▶ **Work instructions**: The data below should be retyped exactly, with the pictures left out.

**** Available records ****

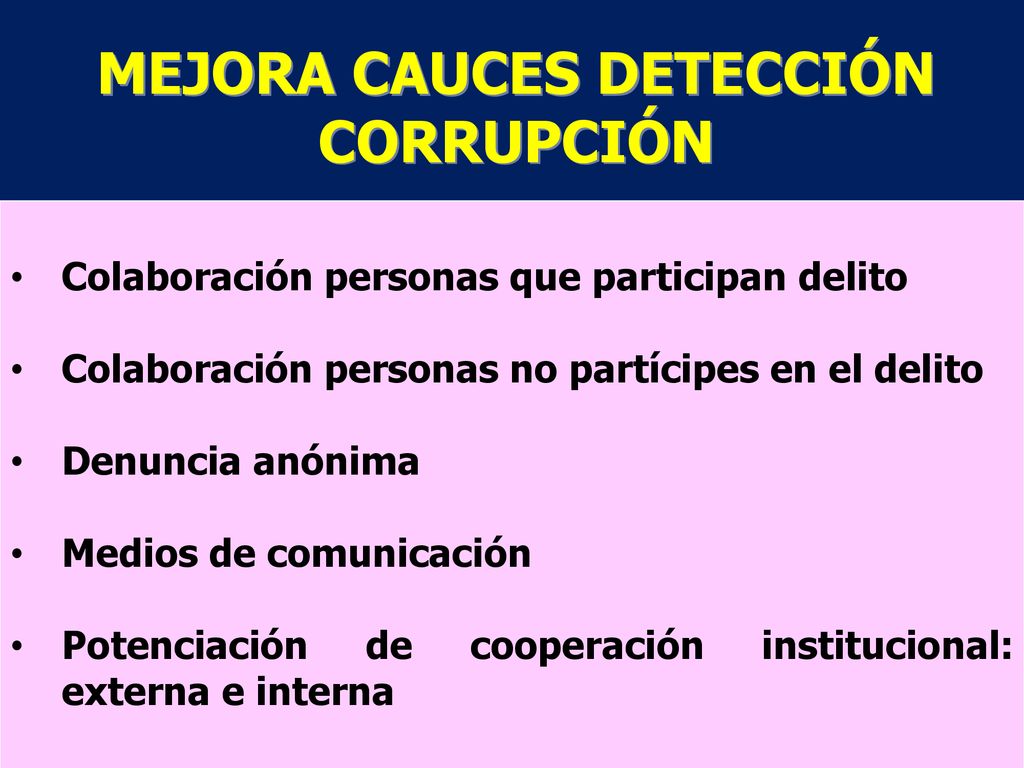 MEJORA CAUCES DETECCIÓN CORRUPCIÓN

• Colaboración personas que participan delito

• Colaboración personas no partícipes en el delito

• Denuncia anónima

• Medios de comunicación

• Potenciación de cooperación institucional: externa e interna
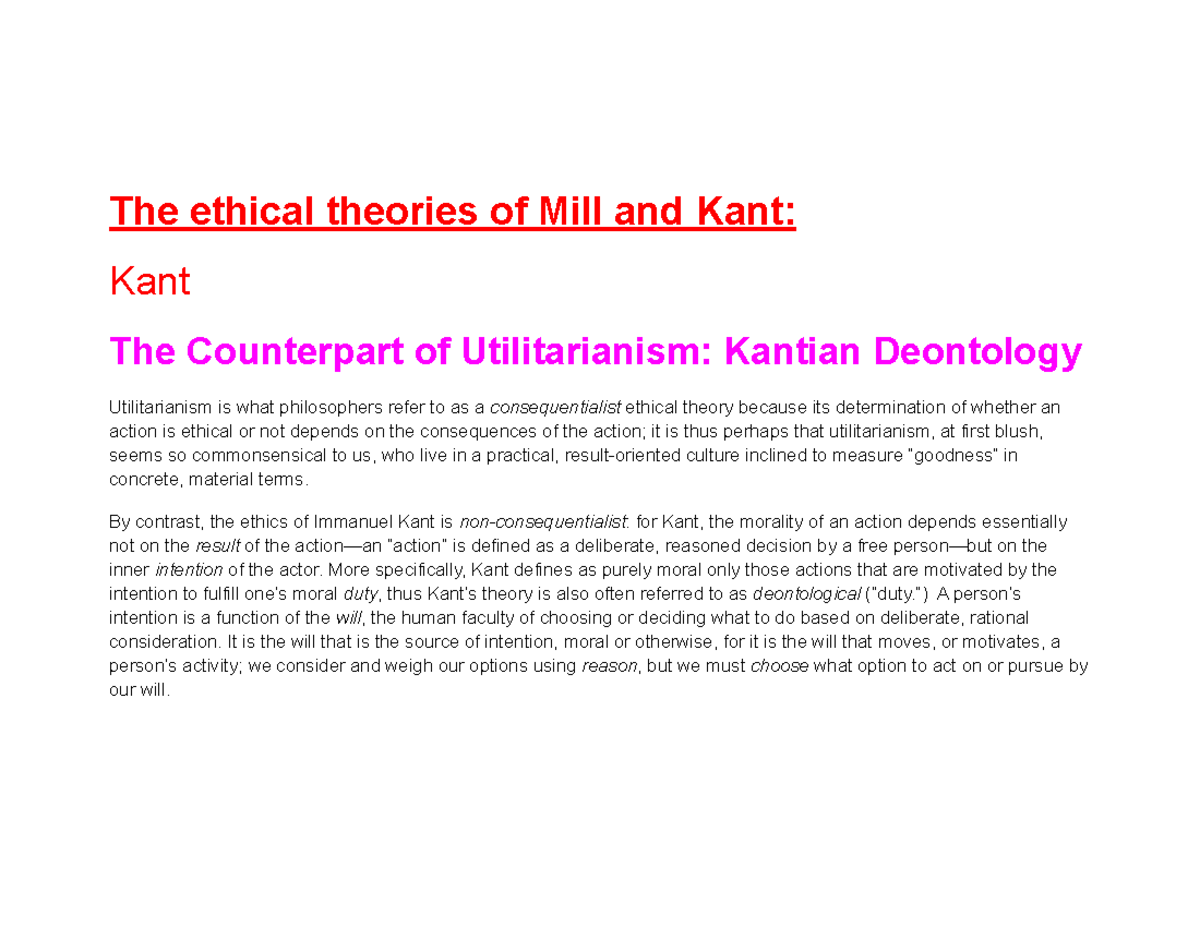 The ethical theories of Mill and Kant:

Kant

The Counterpart of Utilitarianism: Kantian Deontology

Utilitarianism is what philosophers refer to as a consequentialist ethical theory because its determination of whether an action is ethical or not depends on the consequences of the action; it is thus perhaps that utilitarianism, at first blush, seems so commonsensical to us, who live in a practical, result-oriented culture inclined to measure "goodness" in concrete, material terms.

By contrast, the ethics of Immanuel Kant is non-consequentialist: for Kant, the morality of an action depends essentially not on the result of the action—an "action" is defined as a deliberate, reasoned decision by a free person—but on the inner intention of the actor. More specifically, Kant defines as purely moral only those actions that are motivated by the intention to fulfill one's moral duty, thus Kant's theory is also often referred to as deontological ("duty.") A person's intention is a function of the will, the human faculty of choosing or deciding what to do based on deliberate, rational consideration. It is the will that is the source of intention, moral or otherwise, for it is the will that moves, or motivates, a person's activity; we consider and weigh our options using reason, but we must choose what option to act on or pursue by our will.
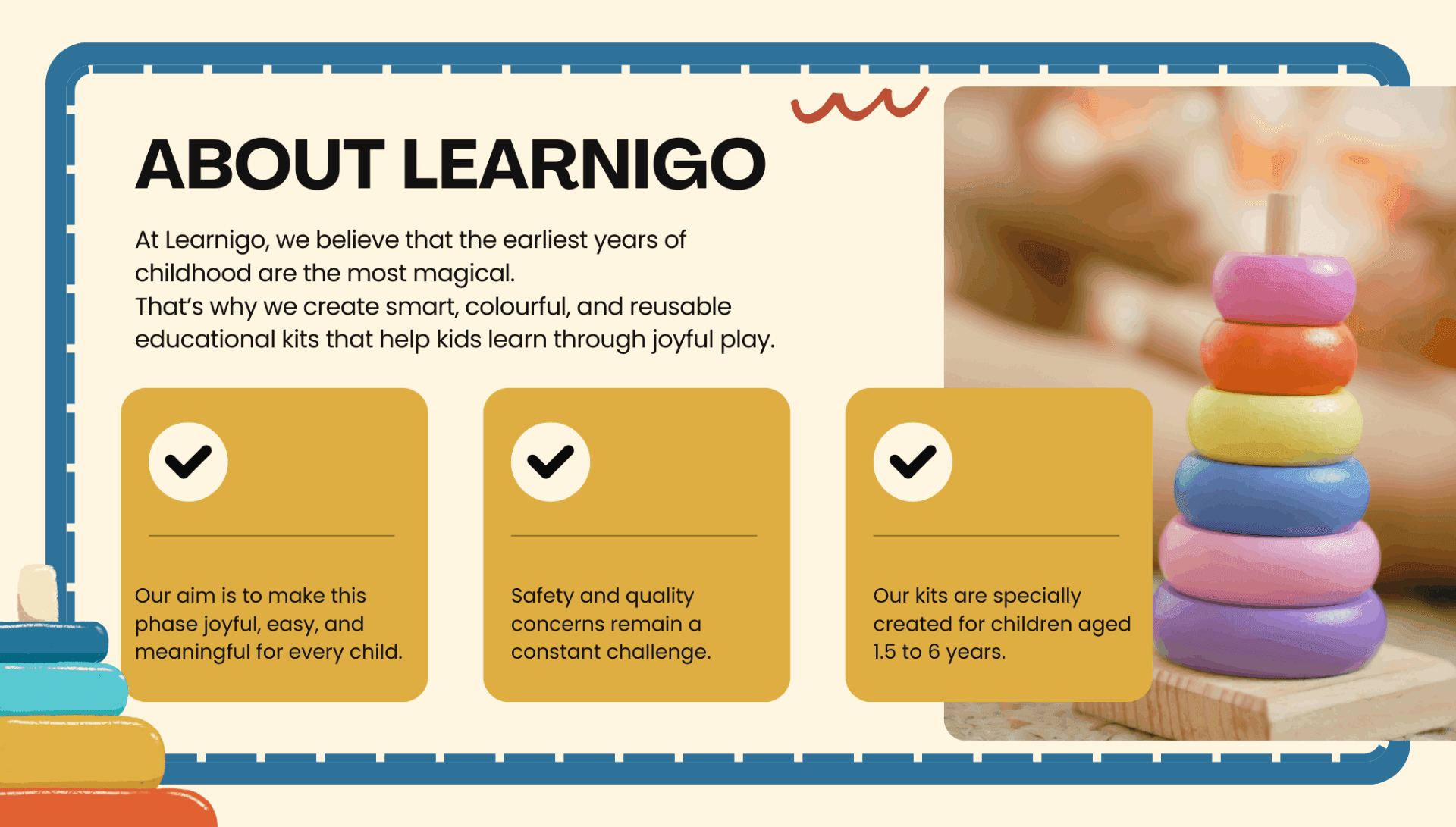 ABOUT LEARNIGO

At Learnigo, we believe that the earliest years of childhood are the most magical.
That's why we create smart, colourful, and reusable educational kits that help kids learn through joyful play.

Our aim is to make this phase joyful, easy, and meaningful for every child.

Safety and quality concerns remain a constant challenge.

Our kits are specially created for children aged 1.5 to 6 years.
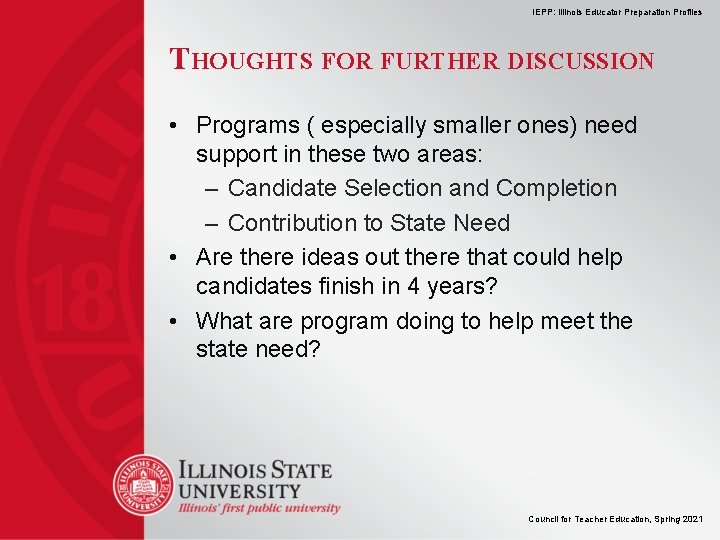 IEPP: Illinois Educator Preparation Profiles

THOUGHTS FOR FURTHER DISCUSSION

• Programs ( especially smaller ones) need support in these two areas:
– Candidate Selection and Completion
– Contribution to State Need
• Are there ideas out there that could help candidates finish in 4 years?
• What are program doing to help meet the state need?

ILLINOIS STATE UNIVERSITY
Illinois' first public university

Council for Teacher Education, Spring 2021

****

▶ **Task answer**:
 MEJORA CAUCES DETECCIÓN CORRUPCIÓN

• Colaboración personas que participan delito

• Colaboración personas no partícipes en el delito

• Denuncia anónima

• Medios de comunicación

• Potenciación de cooperación institucional: externa e interna
 The ethical theories of Mill and Kant:

Kant

The Counterpart of Utilitarianism: Kantian Deontology

Utilitarianism is what philosophers refer to as a consequentialist ethical theory because its determination of whether an action is ethical or not depends on the consequences of the action; it is thus perhaps that utilitarianism, at first blush, seems so commonsensical to us, who live in a practical, result-oriented culture inclined to measure "goodness" in concrete, material terms.

By contrast, the ethics of Immanuel Kant is non-consequentialist: for Kant, the morality of an action depends essentially not on the result of the action—an "action" is defined as a deliberate, reasoned decision by a free person—but on the inner intention of the actor. More specifically, Kant defines as purely moral only those actions that are motivated by the intention to fulfill one's moral duty, thus Kant's theory is also often referred to as deontological ("duty.") A person's intention is a function of the will, the human faculty of choosing or deciding what to do based on deliberate, rational consideration. It is the will that is the source of intention, moral or otherwise, for it is the will that moves, or motivates, a person's activity; we consider and weigh our options using reason, but we must choose what option to act on or pursue by our will.
 ABOUT LEARNIGO

At Learnigo, we believe that the earliest years of childhood are the most magical.
That's why we create smart, colourful, and reusable educational kits that help kids learn through joyful play.

Our aim is to make this phase joyful, easy, and meaningful for every child.

Safety and quality concerns remain a constant challenge.

Our kits are specially created for children aged 1.5 to 6 years.
 IEPP: Illinois Educator Preparation Profiles

THOUGHTS FOR FURTHER DISCUSSION

• Programs ( especially smaller ones) need support in these two areas:
– Candidate Selection and Completion
– Contribution to State Need
• Are there ideas out there that could help candidates finish in 4 years?
• What are program doing to help meet the state need?

ILLINOIS STATE UNIVERSITY
Illinois' first public university

Council for Teacher Education, Spring 2021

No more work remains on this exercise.